The state of ethic, or freedom, of the newspaper. News is to-day under the domination of its own disorganic ideas and of all the disorderly features of the State. The disorganic elements, which in the growth of things would be attending to their business in other Classes, are obstructing the newspaper. If the bankers, railroad presidents, and all the components of the private interest were not curtailing the movement of the News Class and creating schism in its utterances, publicity would doubtless be found at this juncture speaking rationally and standing for advance in the organization of the Classes. The rank and file of the newspaper men chafe for freer utterance on these lines. They ask to stand more for the equalization of the returns of labor. They would find arbitration, for instance, if they were not governed by the counting-room; many papers are abreast of this now, but there is conflict of publicity on this and kindred points. Many newspapers now would doubtless throw overboard the private interest entirely if they could see the one step further into the greater order beyond it. We may speak of the New York Journal, as at present occupying advanced position here. When News has more attained its organization and is freed from the friction of the unorganized element, the forces will drive it up to its integrity through its own self-interest and artistic momentum. The newspaper, ruled by the advertiser and others, cannot yet speak for the interests of the Whole as against the private concern. Publicity does not report its advertisers, does not persistently label spurious wares in every field, from the exaggerations of the real estate man to the fraudulent medical advertiser—does not report them save in general terms. It dare not specifically report certain of its advertisers, though in some respects it goes far, as in its playhouse news. And we have seen that in all directions of the private interest it does not unify publicity. Last, the newspaper does not move to the surpassing sensation, the uncommon freedom, of reporting itself. There is a mysterious balance-sheet and certain unknown transactions. The newspaper cannot yet act up to the part of full fact-giving wherever it touches life. It waits on fuller organization for its free action, its ethic. 

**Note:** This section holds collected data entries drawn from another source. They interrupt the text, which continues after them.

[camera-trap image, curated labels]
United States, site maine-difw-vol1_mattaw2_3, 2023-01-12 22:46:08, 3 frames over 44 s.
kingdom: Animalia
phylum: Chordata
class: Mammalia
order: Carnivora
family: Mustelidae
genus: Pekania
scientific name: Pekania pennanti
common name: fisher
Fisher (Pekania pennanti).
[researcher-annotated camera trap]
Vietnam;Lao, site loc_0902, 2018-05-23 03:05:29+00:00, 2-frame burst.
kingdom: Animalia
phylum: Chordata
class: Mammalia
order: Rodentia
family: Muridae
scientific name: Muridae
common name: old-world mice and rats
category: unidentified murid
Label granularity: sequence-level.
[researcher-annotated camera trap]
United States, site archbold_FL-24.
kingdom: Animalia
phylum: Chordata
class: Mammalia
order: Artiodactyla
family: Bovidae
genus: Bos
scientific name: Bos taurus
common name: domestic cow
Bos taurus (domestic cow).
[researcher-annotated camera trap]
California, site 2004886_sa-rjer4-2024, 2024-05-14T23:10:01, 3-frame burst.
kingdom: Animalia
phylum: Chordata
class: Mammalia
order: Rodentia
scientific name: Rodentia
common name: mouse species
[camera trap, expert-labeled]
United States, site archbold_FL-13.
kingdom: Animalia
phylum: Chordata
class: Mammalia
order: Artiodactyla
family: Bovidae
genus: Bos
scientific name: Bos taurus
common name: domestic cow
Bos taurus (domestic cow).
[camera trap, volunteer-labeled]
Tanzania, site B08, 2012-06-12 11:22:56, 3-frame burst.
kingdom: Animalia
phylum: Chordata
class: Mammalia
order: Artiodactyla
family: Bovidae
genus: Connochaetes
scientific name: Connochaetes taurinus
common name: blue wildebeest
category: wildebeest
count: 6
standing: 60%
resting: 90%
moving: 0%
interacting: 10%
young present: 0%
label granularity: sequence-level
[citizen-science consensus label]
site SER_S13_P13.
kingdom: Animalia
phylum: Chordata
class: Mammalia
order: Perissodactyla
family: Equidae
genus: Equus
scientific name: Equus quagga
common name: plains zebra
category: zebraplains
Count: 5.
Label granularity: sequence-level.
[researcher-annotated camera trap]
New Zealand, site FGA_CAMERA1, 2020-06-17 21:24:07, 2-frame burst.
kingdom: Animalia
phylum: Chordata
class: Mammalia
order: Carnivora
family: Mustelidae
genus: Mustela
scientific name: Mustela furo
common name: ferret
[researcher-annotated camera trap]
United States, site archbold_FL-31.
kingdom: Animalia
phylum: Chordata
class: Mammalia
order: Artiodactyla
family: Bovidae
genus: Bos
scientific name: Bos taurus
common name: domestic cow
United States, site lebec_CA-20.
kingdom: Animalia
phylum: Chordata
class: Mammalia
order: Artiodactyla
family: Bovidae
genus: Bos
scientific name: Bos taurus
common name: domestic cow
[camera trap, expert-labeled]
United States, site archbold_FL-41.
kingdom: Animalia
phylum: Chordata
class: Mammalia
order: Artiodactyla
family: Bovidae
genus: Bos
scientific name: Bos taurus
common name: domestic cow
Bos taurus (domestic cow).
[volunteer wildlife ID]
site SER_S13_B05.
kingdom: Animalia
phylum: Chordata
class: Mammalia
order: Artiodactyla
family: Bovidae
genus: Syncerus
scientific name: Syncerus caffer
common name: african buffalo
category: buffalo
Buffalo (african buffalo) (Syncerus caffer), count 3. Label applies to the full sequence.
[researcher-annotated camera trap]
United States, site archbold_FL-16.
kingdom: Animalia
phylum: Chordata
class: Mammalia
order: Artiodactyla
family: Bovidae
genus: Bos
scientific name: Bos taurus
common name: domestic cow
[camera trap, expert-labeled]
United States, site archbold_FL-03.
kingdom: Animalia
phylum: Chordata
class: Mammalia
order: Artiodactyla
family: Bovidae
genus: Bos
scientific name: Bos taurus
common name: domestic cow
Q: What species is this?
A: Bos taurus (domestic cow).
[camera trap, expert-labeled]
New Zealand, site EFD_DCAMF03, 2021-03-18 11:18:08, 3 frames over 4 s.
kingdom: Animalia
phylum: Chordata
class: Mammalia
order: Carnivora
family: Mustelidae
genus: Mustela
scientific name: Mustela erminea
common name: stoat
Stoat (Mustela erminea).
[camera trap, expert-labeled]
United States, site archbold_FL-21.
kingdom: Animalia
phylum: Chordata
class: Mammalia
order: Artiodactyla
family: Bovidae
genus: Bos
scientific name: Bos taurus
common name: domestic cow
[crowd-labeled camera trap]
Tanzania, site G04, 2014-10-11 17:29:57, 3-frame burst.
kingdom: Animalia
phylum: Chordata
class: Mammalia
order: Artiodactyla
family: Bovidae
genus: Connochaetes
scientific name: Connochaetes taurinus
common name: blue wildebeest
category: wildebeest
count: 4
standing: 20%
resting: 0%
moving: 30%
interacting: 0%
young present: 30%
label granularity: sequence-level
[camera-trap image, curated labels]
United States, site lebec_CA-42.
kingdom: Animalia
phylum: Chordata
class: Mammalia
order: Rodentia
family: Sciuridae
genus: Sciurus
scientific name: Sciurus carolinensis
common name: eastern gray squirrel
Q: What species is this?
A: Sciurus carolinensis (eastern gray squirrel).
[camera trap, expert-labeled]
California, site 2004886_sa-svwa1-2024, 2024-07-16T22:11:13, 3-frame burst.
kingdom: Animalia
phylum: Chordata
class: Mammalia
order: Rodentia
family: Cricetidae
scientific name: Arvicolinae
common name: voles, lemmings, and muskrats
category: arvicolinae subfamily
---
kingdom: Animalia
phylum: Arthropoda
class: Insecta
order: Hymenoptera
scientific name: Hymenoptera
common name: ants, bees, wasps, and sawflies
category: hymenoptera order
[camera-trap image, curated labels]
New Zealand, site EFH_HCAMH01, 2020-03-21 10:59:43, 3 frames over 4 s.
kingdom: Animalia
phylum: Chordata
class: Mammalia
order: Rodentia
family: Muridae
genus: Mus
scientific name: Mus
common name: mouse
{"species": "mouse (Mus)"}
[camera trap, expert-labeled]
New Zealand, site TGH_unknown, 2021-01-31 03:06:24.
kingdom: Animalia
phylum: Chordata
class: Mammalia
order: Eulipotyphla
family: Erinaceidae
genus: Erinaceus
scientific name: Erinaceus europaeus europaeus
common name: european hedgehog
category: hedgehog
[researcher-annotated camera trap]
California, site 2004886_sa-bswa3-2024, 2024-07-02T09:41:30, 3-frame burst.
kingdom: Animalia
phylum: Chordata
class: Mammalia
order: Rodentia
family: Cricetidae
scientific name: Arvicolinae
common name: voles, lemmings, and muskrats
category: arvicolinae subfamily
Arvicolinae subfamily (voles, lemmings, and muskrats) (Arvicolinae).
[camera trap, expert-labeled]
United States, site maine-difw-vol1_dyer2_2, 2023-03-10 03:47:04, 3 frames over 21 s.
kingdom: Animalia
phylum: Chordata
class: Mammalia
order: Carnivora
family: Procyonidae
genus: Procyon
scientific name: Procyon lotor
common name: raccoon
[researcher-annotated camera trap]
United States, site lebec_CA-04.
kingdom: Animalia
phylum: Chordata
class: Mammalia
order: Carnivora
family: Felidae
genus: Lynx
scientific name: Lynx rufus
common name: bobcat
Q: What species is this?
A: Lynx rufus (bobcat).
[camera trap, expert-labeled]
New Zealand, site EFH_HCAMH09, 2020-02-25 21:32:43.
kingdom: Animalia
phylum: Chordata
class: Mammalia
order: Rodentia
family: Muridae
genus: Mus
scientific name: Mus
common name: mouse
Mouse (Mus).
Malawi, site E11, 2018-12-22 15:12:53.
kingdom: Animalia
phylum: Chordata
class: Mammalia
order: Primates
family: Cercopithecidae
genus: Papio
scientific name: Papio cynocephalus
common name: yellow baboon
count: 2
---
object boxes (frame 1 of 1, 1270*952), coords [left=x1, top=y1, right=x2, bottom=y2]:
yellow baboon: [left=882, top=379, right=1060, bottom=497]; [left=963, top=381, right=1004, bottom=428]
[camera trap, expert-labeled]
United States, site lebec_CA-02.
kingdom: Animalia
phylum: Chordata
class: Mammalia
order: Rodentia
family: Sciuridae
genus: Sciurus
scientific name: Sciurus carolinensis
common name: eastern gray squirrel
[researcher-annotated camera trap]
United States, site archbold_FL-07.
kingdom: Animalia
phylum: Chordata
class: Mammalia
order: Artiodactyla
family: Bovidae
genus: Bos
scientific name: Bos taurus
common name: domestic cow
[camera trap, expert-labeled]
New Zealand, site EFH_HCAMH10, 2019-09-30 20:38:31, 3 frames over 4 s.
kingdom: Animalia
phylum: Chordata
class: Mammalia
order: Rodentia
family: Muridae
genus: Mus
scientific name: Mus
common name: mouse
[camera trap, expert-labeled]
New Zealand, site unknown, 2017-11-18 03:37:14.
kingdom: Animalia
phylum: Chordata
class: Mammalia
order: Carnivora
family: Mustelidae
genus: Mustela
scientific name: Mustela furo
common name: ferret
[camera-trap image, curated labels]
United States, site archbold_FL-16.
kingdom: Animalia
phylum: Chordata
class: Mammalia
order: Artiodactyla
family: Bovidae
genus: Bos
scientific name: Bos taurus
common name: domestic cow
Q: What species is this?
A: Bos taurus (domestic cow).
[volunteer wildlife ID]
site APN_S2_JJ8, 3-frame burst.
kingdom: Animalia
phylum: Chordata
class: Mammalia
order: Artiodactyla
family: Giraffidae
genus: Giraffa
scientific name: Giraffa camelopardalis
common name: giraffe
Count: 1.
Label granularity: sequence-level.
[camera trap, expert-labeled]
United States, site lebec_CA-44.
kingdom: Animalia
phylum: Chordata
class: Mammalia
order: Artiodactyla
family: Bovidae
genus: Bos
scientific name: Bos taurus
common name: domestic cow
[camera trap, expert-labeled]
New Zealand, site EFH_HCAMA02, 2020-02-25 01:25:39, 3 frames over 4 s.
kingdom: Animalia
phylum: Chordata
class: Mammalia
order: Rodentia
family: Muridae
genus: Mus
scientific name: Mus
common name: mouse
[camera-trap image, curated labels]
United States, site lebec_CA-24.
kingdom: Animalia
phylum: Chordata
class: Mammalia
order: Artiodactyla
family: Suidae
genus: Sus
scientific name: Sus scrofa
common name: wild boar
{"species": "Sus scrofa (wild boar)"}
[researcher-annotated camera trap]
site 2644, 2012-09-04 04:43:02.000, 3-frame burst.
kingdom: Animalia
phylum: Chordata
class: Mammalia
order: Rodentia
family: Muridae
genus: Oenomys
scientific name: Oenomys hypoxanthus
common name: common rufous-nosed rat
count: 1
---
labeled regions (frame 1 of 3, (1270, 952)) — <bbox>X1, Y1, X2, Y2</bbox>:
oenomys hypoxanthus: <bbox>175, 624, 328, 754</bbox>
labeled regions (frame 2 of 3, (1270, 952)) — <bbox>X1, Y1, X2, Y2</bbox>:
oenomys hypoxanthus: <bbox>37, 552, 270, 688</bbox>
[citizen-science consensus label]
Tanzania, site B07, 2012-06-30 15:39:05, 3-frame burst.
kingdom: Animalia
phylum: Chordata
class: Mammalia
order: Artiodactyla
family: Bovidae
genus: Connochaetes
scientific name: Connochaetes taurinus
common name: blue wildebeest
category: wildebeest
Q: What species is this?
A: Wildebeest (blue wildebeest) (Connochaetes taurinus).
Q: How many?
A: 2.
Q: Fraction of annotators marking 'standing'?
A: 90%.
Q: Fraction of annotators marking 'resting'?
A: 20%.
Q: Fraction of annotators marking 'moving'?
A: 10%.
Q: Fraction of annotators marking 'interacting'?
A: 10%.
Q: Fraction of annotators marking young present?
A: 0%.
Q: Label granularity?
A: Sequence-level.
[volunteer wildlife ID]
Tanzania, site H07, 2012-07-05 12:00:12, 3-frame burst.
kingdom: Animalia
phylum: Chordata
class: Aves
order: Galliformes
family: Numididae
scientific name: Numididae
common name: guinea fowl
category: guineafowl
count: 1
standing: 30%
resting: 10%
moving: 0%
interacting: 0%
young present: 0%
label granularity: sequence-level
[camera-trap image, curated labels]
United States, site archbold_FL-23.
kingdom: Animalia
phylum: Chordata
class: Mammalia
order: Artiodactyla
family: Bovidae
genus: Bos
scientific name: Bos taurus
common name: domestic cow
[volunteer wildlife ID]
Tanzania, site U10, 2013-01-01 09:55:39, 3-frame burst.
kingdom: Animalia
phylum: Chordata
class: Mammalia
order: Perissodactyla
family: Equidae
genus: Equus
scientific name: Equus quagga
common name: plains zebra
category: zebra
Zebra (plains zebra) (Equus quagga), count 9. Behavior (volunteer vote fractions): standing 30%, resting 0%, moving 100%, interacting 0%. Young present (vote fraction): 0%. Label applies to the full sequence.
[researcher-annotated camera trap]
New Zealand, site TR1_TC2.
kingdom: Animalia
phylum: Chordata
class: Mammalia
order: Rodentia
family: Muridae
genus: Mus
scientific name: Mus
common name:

That aspect of the American newspaper which has brought upon it the charge of a “rawness” of utterance and lack of respect for privacy has to be sounded in its ethic, or essential right, from the side of the dynamic forces. If we compare it with the more reserved utterance of the English press, we may attribute much of it to the greater lengths to which inquiry is carried in this country. It may be thought to mark the impetus of the news over to full fact. The movement is in the direction of breaking down the barriers to full inquiry. There is likely to come uppermost out of the crush the status of real respectability. It is likely to result that nothing can lay claim to respect except the fact itself, established after the most searching inquiry in the fullest publicity. There is likely to result the status that nothing is respectable that cannot stand the day. As to why the movement should apparently have its front in America, we can but attribute it to the reach of this country. The Organic Letters quickens in the womb of distance. 

Property in the News Class is function of publicity in terms of its prints, bulletins, and personal inquiry counter. It is borne by all Classes in their several divisions of labor. The News-Office may only tax for its direct support, its particular division of labor. It may put a cost price upon its goods.